Skip site navigation (1)Skip section navigation (2)
Date:      Fri, 26 Apr 2019 15:05:34 -0700
From:      Mark Millard <marklmi@yahoo.com>
To:        FreeBSD PowerPC ML <freebsd-ppc@freebsd.org>
Subject:   Re: I have submitted bugzilla 237590 for old powerpc64 FreeBSD on G5 PowerMac's crashing for "ofwdump -ap" and the like: timeout trying to sleep the CPUs
Message-ID:  <EEFD7C61-25FC-4F42-903B-1744FFFC5E9E@yahoo.com>
In-Reply-To: <0224E7FC-52CC-4148-B795-453894BBAC65@yahoo.com>
References:  <0224E7FC-52CC-4148-B795-453894BBAC65@yahoo.com>

next in thread | previous in thread | raw e-mail | index | archive | help
[I added a comment noting another possibility about the failure
sequence and why a timeout for cpu sleep might be what is reported.]

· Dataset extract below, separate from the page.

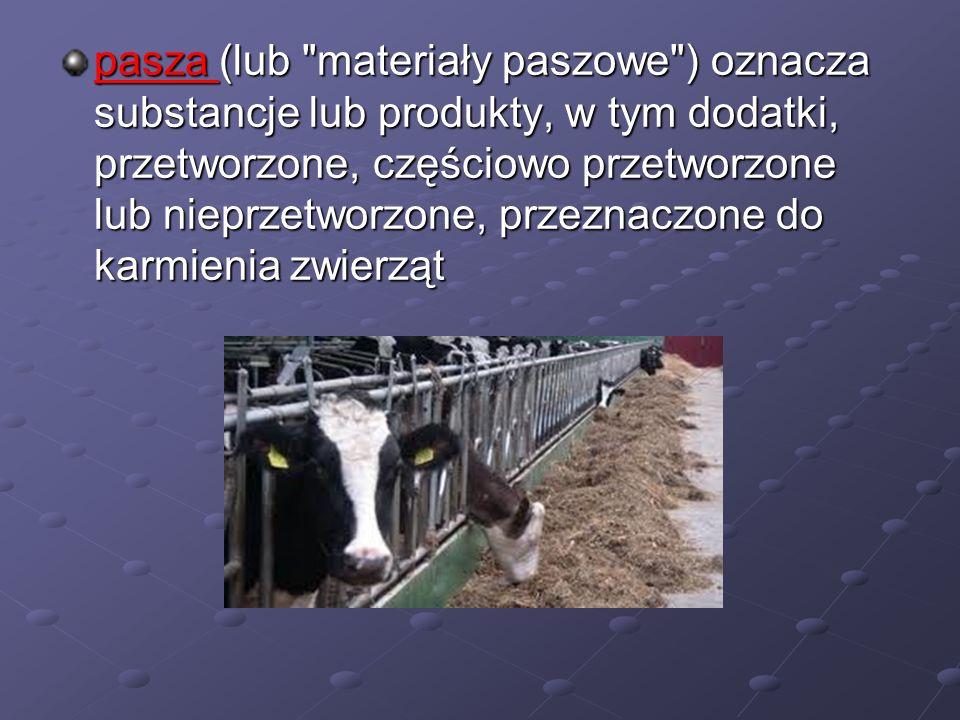 pasza (lub materiały paszowe ) oznacza substancje lub produkty, w tym dodatki, przetworzone, częściowo przetworzone lub nieprzetworzone, przeznaczone do karmienia zwierząt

On 2019-Apr-26, at 14:12, Mark Millard <marklmi at yahoo.com> wrote:

> The biggest issue here may be the inability to sufficiently sleep
> CPUs on powerpc64 in general, with ofwdump on old PowerMac G5's
> just being a good way to test that.
> 
> But my test context is limited to old PowerMacs.
> 
> This was originally observed on head -r345758.
> 
> "bisecting" based on:
> 
> https://artifact.ci.freebsd.org/snapshot/head/r*
> 
> I found that for the likes of "ofwdump -ap > /dev/null" :
> 
> -r330572: does not crash the system (or program).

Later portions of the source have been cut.